10. The learned Counsel for the respondent-claimant has raised a preliminary objection with regard to the maintainability of this special appeal. He has submitted that Section 39(1) of the Arbitration Act, 1940 expressly prohibits the second appeal from an order passed in appeal under Section 39(1) except an appeal to the Supreme Court. Reliance has been placed in the case of Union of India v. Mohindra Supply Co. AIR 1962 SC 256 wherein it has been held by the Hon’ble Apex Court, as under:
(4) Section 39(1) expressly prohibits a second appeal from an order passed in appeal under Section 39(1) except an appeal to this Court. There is clear indication inherent in Sub-section (2) that the expression “second appeal” does not mean an appeal under Section 100 of the Code of Civil Procedure. To the interdict of a “second appeal,” there is an exception in favour of an appeal to this Court; but an appeal to this Court is not a second appeal. If the legislature intended by enacting Section 39(1) merely to prohibit appeals under Section 100 of the Code of Civil Procedure, it was plainly unnecessary to enact an express provision saving appeals to this Court. Again an appeal under Section 39(1) lies against an order superseding an award or modifying or correcting an award, or filing or refusing to file an arbitration agreement or staying or refusing to stay legal proceedings where there is an arbitration agreement or setting aside or refusing to set aside an award or on an award stated in the form of a special case. These orders are not decrees within the meaning of the Code of Civil Procedure and have not the effect of decrees under the Arbitration Act. Section 100 of the Code of Civil Procedure deals with appeals from appellate decrees and not with appeals from appellate orders. If by enacting Section 39(1) appeals from appellate decrees were intended to be prohibited, the provision was plainly otiose; and unless the context or the circumstances compel, the Court will not be justified in ascribing to the legislature an intention to enact a sterile clause. In that premise the conclusion is inevitable that the expression ‘second appeal’ used in Section 39(1) of the Arbitration Act means a further appeal from an order passed in appeal under Section 100 of the Civil Procedure Code. This view was expressed by Bavdekar, J., in ILR (1952) Bom. 570 : AIR 1952 Mad 1 W 408 (FB); and we agree with the learned Judges that the adjective “imports a further appeal, that is, numerically second appeal.”

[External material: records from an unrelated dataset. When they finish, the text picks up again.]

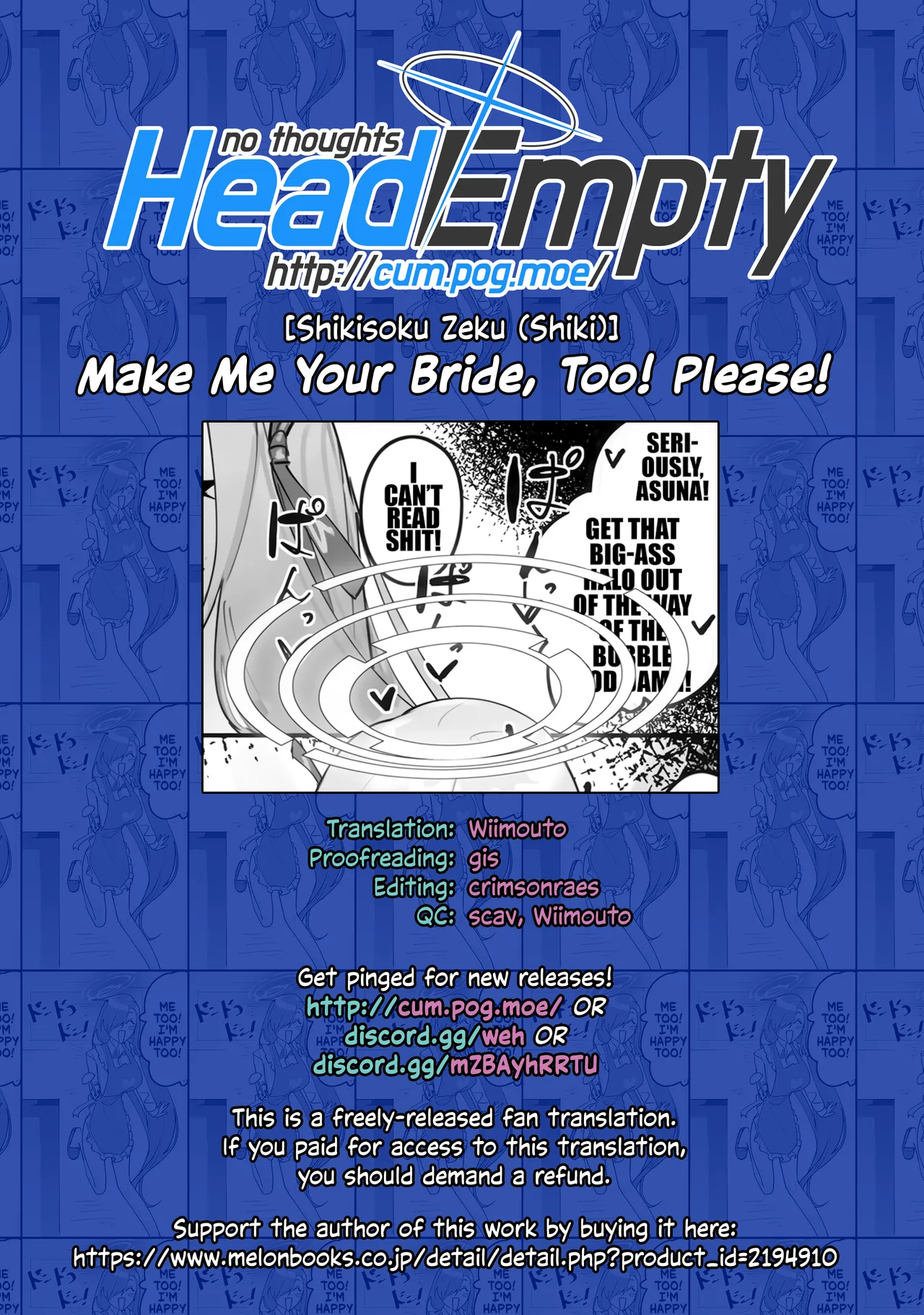 (C103) [Shikisoku Zeku (Shiki)] "Oyome-san" nii Shite Kure! | Make Me Your Bride, Too! Please! (Blue Archive) [English] [head empty + Black Grimoires] [Decensored] 이미지 번호 35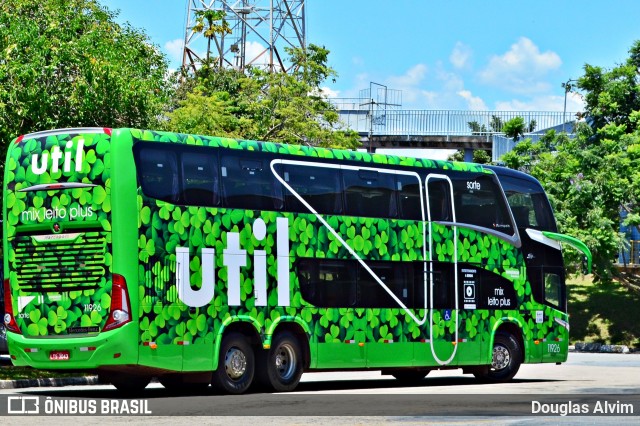UTIL - União Transporte Interestadual de Luxo 11926 na cidade de Mogi das Cruzes, São Paulo, Brasil, por Douglas Alvim. Número da foto: #8999039.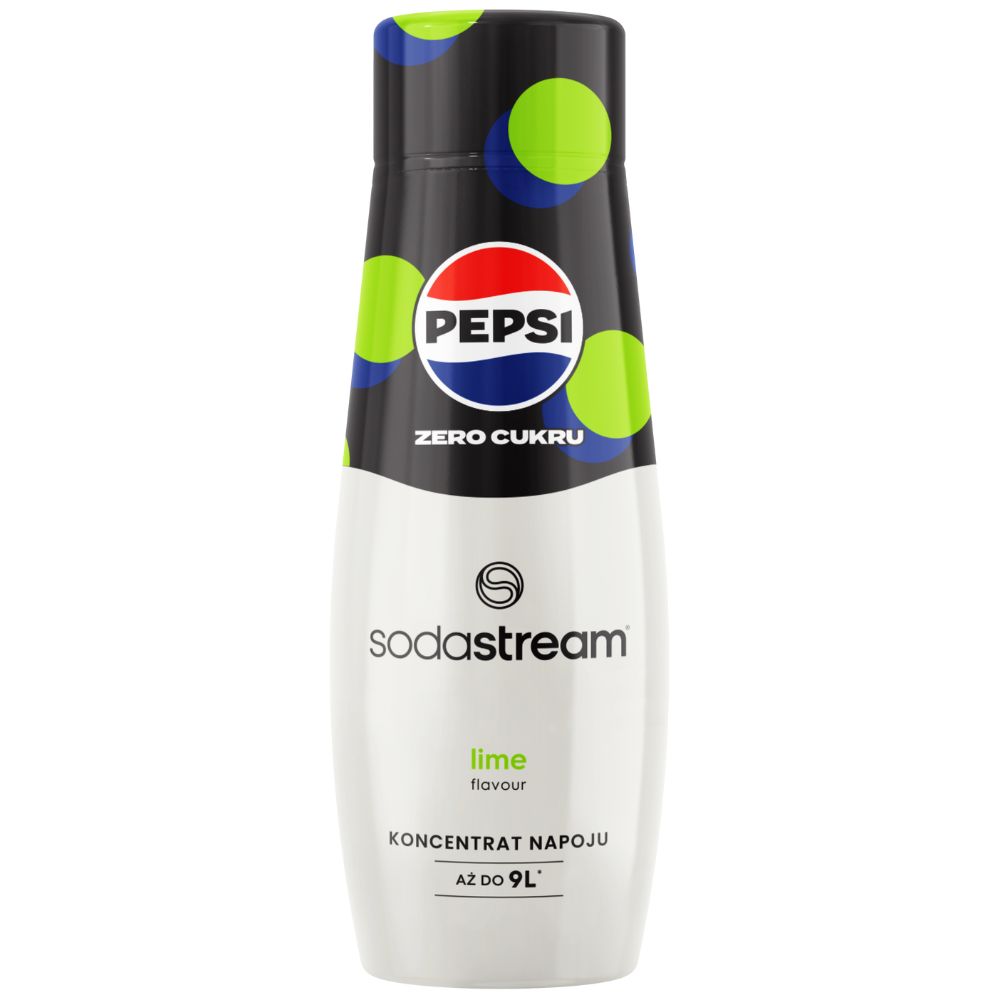 SodaStream syrop Pepsi Max Lime 440 ml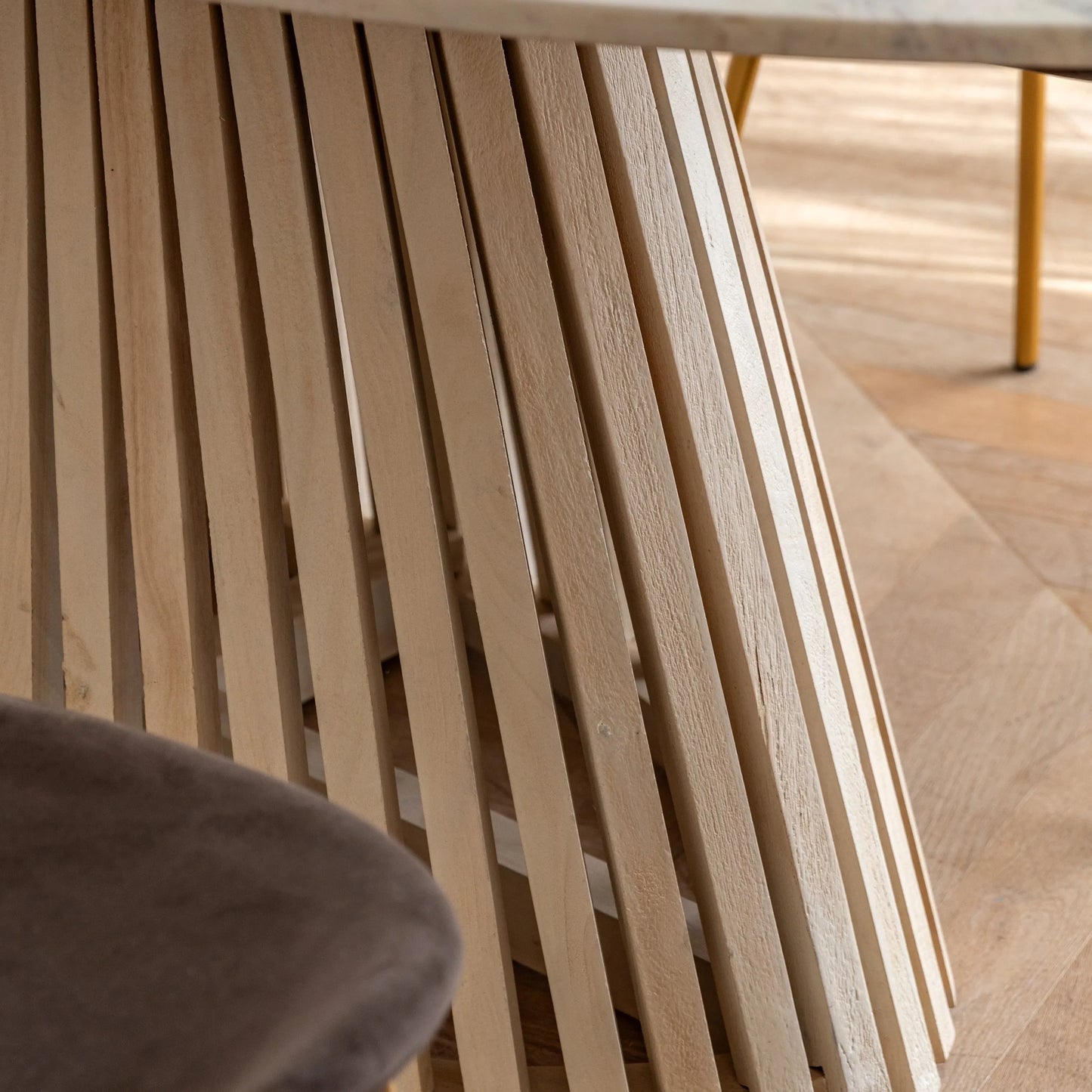 Gallery Direct Soho Oval Dining Table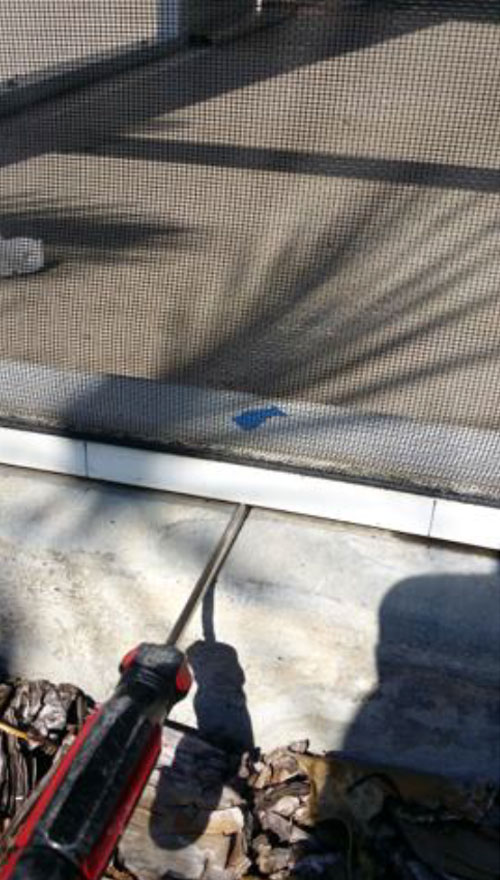 Do It Yourself Screen Room Drains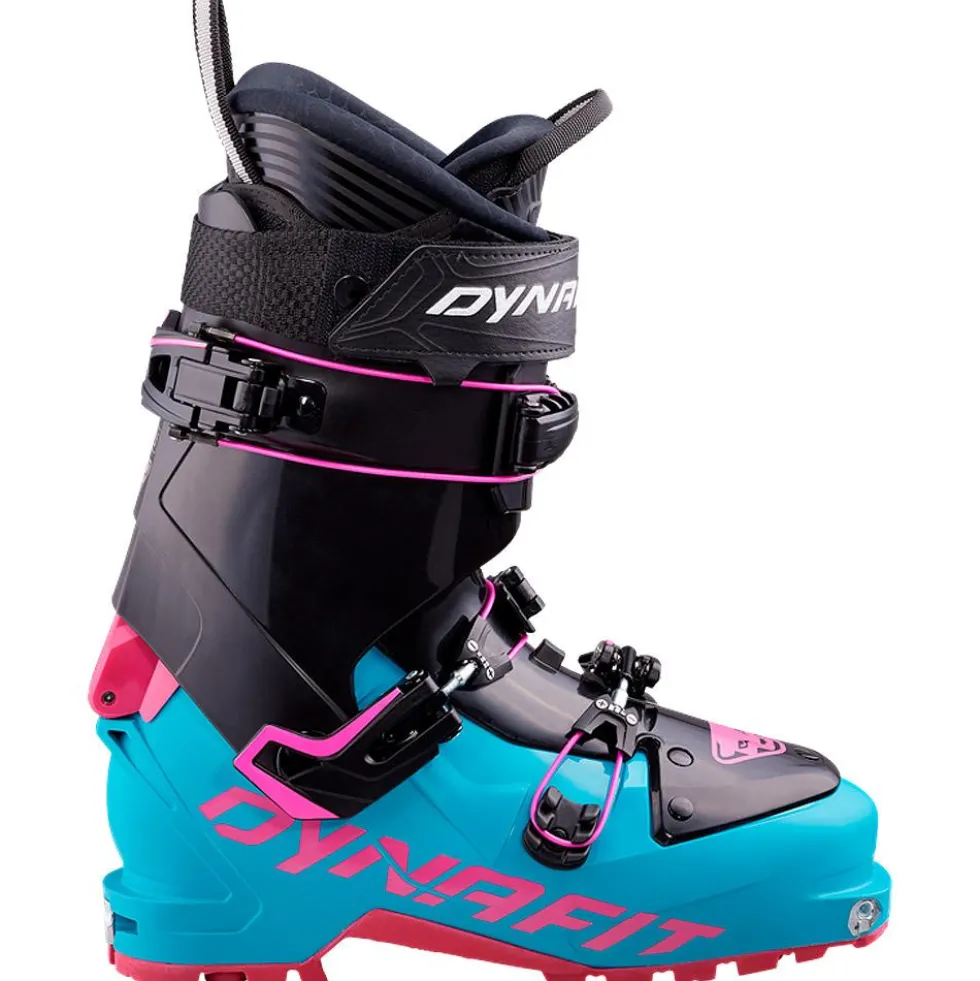 Scarponi da sci alpinismo Dynafit Seven Summits W Ocean Flamingo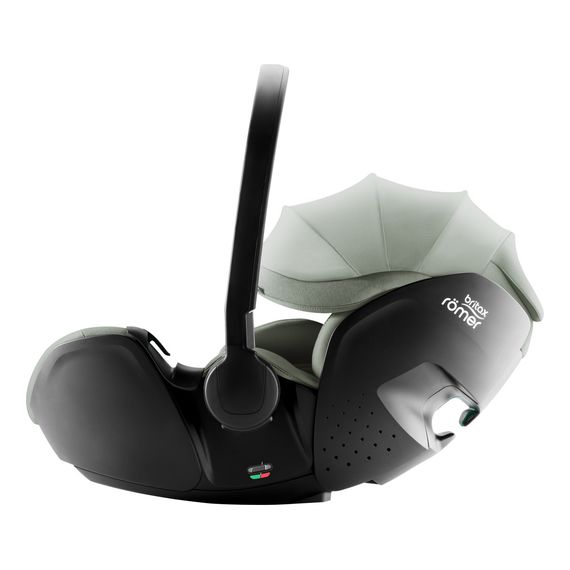 Britax Romer Baby-Safe Pro s bází Vario 5Z * Sleva v košíku * otočné vajíčko pro miminka (40–85 cm | 0–13 kg | 0–15 měsíců), Baza: baza Vario 5Z, Kolor: Style - Sage Green, 16 zdjęcie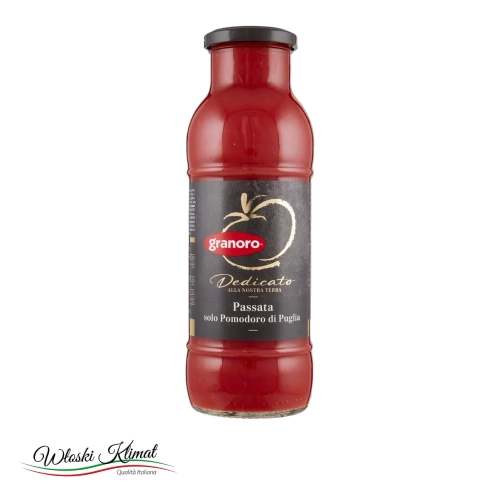 Przecier pomidorowy Passata di Pomodoro di Puglia Granoro 690g - widok z przodu / opakowanie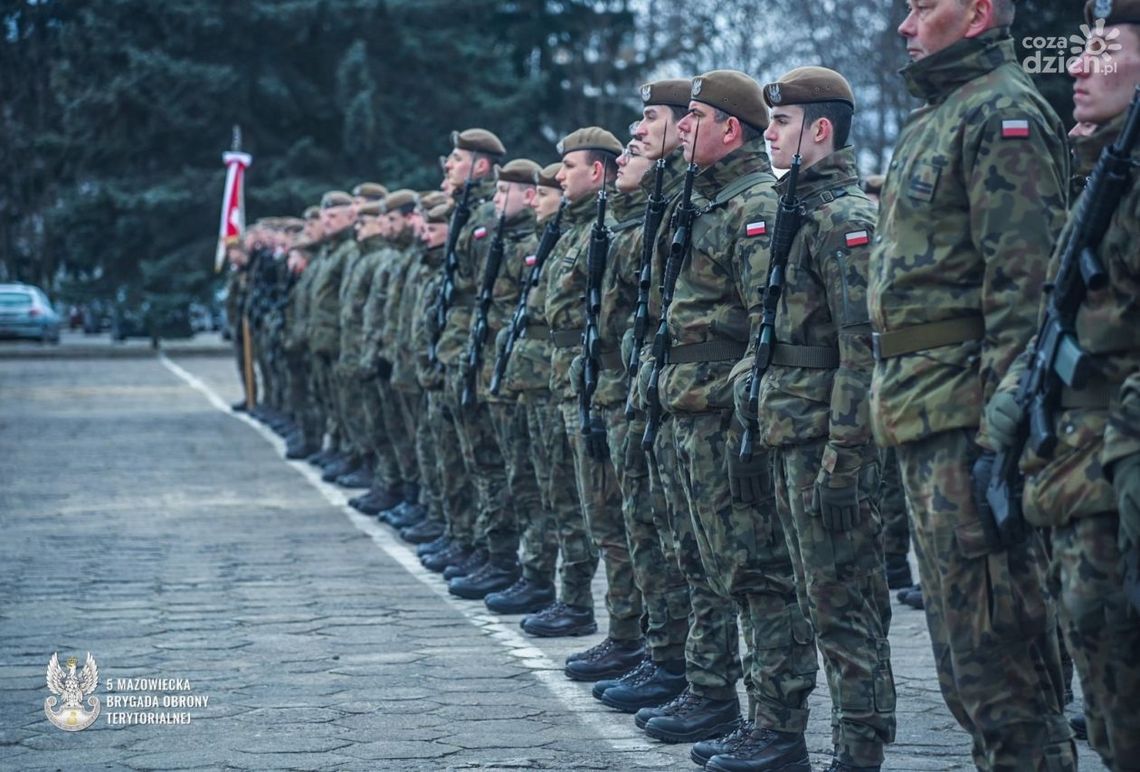 Pododdziały 5 MBOT zyskały nowych żołnierzy
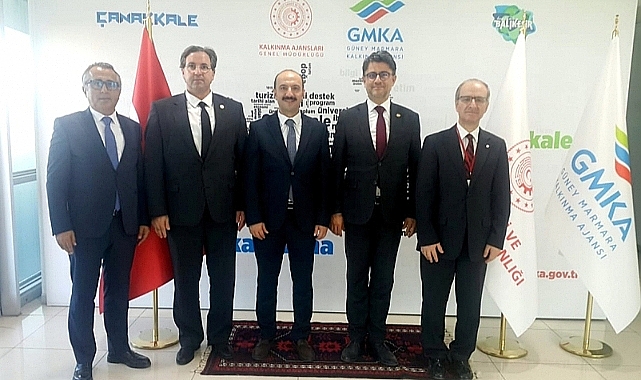 ÇOMÜ-GMKA iş birliği daha da güçlenecek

11. Learned Counsel for the appellants could not show any authority to the contrary.
12. In view of the aforesaid provisions, the preliminary objection raised on behalf of the claimant deserves to be accepted and this special appeal being not maintainable deserves to be dismissed on this ground alone.
13. This apart, there does not appear to be any pith and substance in the submission of the learned Counsel for the appellants that the sole Arbitrator has not considered the counter claim and the learned District & Sessions Judge, Jaipur City, Jaipur as well as the learned Single Judge have also not adverted to this aspect of the matter.
14. A bare perusal of the award dated 26.4.1998 as well as the order dated 17.3.2001 of the learned District & Sessions Judge as upheld by the learned Single Judge vide order dated December 4, 2001 makes it plain that the sole Arbitrator has after a thorough analysis of the agreement between the parties and the meticulous and detailed examination of the materials on record touching the claim and counter claim passed the award which has been made rule of the court.
15. Indeed, the success or failure of the claim and the counter claim in the instant case was dependent on the outcome of the core issues namely; whether there was delay of 52 weeks in the publication and whether the number of yellow pages in the directory exceeded the permissible limit. Both these issues have been duly considered and in our well considered view have been rightly found against the non-claimants-appellants and in favour of the claimant-respondent.
16. The order of the learned Single Judge therefore, calls for no interference even on merits.
17. Consequently, this special appeal is dismissed without any order as to costs.